Published online by Cambridge University Press:  26 July 2012

Nicolas Barnier*
Affiliation:
École Nationale de l'Aviation Civile, 7 Av. Édouard Belin, 31055 Toulouse, France; e-mail: barnier@recherche.enac.fr
Cyril Allignol*
Affiliation:
Direction des Services de la Navigation Aèrienne/Direction de la Technique et de l’ Innovation, 7 Av. Édouard Belin, 31055 Toulouse, France; e-mail: allignol@tls.cena.fr

Abstract

As acknowledged by the SESAR (Single European Sky ATM (Air Traffic Management) Research) program, current Air Traffic Control (ATC) systems must be drastically improved to accommodate the predicted traffic growth in Europe. In this context, the Episode 3 project aims at assessing the performance of new ATM concepts, like 4D-trajectory planning and strategic deconfliction.
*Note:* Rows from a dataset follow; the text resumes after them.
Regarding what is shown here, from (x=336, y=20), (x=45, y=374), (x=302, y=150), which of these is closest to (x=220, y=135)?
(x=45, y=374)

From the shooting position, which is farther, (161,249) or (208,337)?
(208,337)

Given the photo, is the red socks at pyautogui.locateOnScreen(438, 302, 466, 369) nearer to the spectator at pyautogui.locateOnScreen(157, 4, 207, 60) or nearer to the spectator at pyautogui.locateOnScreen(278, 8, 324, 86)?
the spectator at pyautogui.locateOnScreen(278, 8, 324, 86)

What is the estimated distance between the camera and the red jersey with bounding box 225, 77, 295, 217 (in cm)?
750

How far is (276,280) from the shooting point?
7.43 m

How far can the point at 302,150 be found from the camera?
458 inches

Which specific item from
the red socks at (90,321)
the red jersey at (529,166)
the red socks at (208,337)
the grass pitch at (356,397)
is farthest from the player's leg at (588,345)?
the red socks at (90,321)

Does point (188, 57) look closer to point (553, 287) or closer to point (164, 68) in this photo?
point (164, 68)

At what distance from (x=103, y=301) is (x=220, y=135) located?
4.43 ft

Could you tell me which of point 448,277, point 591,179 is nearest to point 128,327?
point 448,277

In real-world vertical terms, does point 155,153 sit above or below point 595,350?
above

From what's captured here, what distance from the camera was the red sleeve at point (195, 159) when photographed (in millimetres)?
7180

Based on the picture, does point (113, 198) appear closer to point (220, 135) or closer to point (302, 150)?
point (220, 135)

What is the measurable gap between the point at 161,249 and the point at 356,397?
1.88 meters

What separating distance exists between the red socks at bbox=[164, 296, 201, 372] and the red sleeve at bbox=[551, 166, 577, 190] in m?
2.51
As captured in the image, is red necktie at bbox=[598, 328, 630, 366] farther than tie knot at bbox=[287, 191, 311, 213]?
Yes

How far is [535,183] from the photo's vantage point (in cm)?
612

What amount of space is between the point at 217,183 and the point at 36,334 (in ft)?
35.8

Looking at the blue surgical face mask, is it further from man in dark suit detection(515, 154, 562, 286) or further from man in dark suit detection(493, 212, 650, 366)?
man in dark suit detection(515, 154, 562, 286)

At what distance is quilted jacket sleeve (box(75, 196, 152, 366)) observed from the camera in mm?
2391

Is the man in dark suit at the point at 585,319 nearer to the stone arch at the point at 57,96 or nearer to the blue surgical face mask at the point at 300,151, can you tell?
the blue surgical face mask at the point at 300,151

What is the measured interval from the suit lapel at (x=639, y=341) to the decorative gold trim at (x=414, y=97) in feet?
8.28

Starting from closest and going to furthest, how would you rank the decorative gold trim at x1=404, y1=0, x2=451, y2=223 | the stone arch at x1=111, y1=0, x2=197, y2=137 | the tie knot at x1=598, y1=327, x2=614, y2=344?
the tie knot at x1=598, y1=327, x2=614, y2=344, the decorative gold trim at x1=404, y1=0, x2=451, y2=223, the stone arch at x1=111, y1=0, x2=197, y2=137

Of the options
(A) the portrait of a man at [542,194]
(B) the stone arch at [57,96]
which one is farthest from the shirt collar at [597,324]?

One of the bottlenecks impeding ATC performances is the hourly capacity constraints defined on each en-route ATC sector to limit the rate of aircraft. Previous works were mainly focused on optimizing the current ground holding slot allocation process devised to satisfy these constraints. We propose to estimate the cost of directly solving all conflicts in the upper airspace with ground holding, provided that aircraft were able to follow their trajectories accurately.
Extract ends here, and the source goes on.